23 During the two years he attended the Spokane ITT program, claimant missed only one and a half days of classes. He graduated in September 1995, with a 3.7 grade point average. (Id. at 6-7.)

24 Upon graduating from the Spokane ITT program, claimant enrolled at another ITT school in Utah and pursued a program leading to a degree of bachelor of science of applied science. Claimant graduated in September 1996, with a perfect 4.0 grade point average. He had a perfect attendance record. (Id. at 9.)

Job Search and Job Offers

25 Since his graduation from Utah ITT, claimant has not sought employment. However, in April 1997, claimant's father forwarded a resume for his son to a computer company located near where claimant lives. The company contacted claimant and offered him a job paying $30,000 annually. Claimant rejected the offer. He testified that he did not believe he could work full time.

Further Medical

26 Claimant has been examined and evaluated by a multitude of physicians. Itemizing each and every examination and evaluation would be a dreary and fruitless exercise. Discussion of medical opinions is therefore limited to the major, significant evaluations.

27 Dr. Davis, who practices in Kalispell, was claimant's treating physician until December 1995. (Ex. 11.)

28 Claimant began attending ITT in Spokane in September 1993, and thereafter saw numerous Spokane physicians, including Dr. Timothy M. Chestnut. Dr. Chestnut specializes in internal medicine, critical care and sleep disorders. (Ex. 3.) In March 1995 Dr. Chestnut tested claimant's exercise tolerance. In a September 13, 1995 letter to the Social Security Administration, and based on claimant's test results, he summarized his medical opinions, as follows:

1. You have an exercise limitation that is moderately severe

2. There is no lung or pulmonary limitation to exercise

3. There is a definite cardiac or heart limitation to exercise

4. Your exercise tolerance and ability to tolerate sedentary or more modest work should improve gradually with retraining; however, as you and I discussed, this will be an extended time frame. Although I think you would be able to tolerate school at this time, I do not think that full-time work is a viable option and would strongly advise against that given the results of this test.

Overall, I think your plans to continue school would be in your best interest.
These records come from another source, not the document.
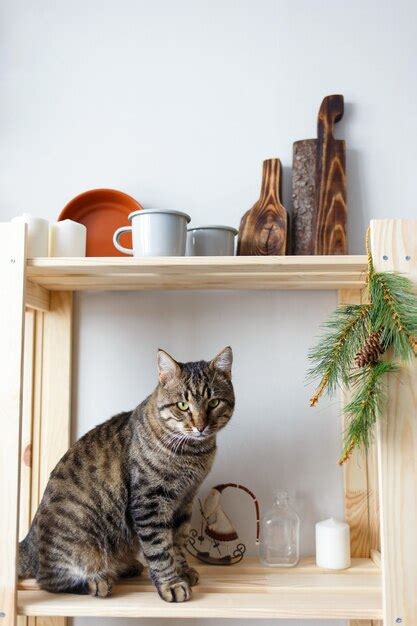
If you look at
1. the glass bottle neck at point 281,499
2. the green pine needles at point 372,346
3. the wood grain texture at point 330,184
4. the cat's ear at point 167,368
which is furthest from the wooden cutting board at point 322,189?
the glass bottle neck at point 281,499

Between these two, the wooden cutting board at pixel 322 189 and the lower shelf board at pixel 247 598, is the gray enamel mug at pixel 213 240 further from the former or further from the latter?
the lower shelf board at pixel 247 598

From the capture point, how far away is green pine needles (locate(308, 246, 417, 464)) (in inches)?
39.8

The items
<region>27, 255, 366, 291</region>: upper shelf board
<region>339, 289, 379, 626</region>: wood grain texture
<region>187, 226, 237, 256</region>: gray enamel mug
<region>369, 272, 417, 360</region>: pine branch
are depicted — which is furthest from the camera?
<region>339, 289, 379, 626</region>: wood grain texture

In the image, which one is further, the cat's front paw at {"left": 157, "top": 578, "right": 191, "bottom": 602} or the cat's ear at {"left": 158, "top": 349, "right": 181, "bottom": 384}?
the cat's ear at {"left": 158, "top": 349, "right": 181, "bottom": 384}

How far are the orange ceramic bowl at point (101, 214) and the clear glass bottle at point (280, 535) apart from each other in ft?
2.11

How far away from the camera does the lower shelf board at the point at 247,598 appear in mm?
1059

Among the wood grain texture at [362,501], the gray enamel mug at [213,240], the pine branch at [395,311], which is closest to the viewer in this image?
the pine branch at [395,311]

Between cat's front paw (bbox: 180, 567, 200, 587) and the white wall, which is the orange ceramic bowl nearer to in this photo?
the white wall

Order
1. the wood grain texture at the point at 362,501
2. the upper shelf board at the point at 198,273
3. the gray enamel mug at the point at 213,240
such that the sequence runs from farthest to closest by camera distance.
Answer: the wood grain texture at the point at 362,501
the gray enamel mug at the point at 213,240
the upper shelf board at the point at 198,273

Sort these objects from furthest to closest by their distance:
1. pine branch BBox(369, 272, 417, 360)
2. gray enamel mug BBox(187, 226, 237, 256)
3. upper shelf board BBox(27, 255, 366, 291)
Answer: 1. gray enamel mug BBox(187, 226, 237, 256)
2. upper shelf board BBox(27, 255, 366, 291)
3. pine branch BBox(369, 272, 417, 360)

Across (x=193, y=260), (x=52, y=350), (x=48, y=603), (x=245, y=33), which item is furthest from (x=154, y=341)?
(x=245, y=33)

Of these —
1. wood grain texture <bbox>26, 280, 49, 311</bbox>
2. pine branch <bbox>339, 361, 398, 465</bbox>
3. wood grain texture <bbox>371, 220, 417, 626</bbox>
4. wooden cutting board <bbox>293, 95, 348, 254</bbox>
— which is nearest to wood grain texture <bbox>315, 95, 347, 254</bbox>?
wooden cutting board <bbox>293, 95, 348, 254</bbox>

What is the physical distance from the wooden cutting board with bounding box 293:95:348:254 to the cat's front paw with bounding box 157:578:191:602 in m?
0.69

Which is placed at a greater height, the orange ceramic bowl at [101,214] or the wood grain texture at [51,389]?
the orange ceramic bowl at [101,214]
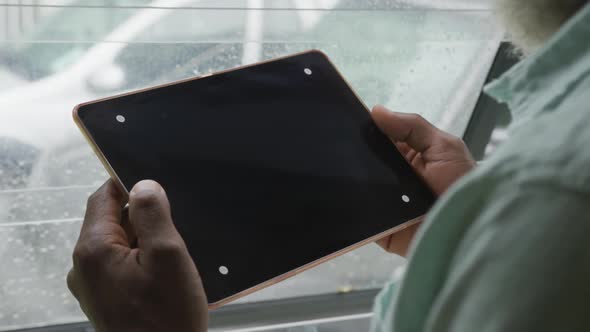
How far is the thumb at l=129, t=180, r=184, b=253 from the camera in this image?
644mm

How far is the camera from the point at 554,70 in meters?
0.44

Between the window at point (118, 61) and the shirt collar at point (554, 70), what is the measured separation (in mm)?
668

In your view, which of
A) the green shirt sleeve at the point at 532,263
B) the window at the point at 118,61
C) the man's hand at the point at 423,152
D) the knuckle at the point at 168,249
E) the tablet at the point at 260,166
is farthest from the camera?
the window at the point at 118,61

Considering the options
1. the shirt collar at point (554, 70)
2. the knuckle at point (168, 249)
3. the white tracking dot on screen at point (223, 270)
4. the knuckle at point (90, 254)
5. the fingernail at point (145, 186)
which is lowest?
the white tracking dot on screen at point (223, 270)

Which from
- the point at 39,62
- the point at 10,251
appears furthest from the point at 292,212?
the point at 10,251

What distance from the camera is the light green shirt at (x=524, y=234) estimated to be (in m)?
0.34

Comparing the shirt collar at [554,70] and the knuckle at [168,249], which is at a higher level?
the shirt collar at [554,70]

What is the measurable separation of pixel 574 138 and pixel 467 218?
0.08 m

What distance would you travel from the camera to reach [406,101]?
132 cm

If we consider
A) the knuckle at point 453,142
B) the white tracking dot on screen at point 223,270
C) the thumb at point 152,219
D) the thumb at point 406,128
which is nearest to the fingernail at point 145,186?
the thumb at point 152,219

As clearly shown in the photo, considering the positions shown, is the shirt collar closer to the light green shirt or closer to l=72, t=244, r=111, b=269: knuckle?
the light green shirt

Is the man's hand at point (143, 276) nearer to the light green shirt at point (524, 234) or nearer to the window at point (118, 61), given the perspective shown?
the light green shirt at point (524, 234)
In view of your medical difficulties at this time with exercise tolerance, continued schooling would certainly be in your best interest.

(Ex. 3 at 8.) While Dr. Chestnut deemed claimant unable to work at this time, in paragraph three, he expressly noted his expectation that over the long haul claimant's tolerance and ability "to tolerate sedentary or more modest work should improve gradually with retraining."

29 After moving to Utah to work on his bachelor's degree, claimant was treated and evaluated by a number of Utah physicians. Among them were Dr. Joseph Muhlestein, a cardiologist who is an Assistant Professor of Medicine at the University of Utah and the Director of Research of the Cardiac Catheterization Laboratory; Dr. Frank Yanowitz, who is the Medical Director of The Fitness Institute of the LDS Hospital and an Associate Professor of Medicine at the University of Utah School of Medicine; and Dr. Stephen H. Nichols, a cardiologist. Dr. Nichols was part of a medical panel which examined claimant at the request of the insurer. Drs. Muhlestein and Nichols testified by deposition.

30 Dr. Nichols first examined the claimant on March 4, 1996. At that time he opined,

In any case, he has had progressive objective improvement on his chest x-rays and echocardiograms, to the point where he currently has no physical evidence of cardiac disease. One is struck now by the disproportionate symptoms of congestive heart failure, in relation to the paucity of physical findings. [Emphasis added.]

(Ex. 22 at 14.) The doctor went on to suggest a "rest and exercise cardiac catheterization" procedure which he felt would settle the question of whether his symptoms were due to cardiac disease or not. (Id.)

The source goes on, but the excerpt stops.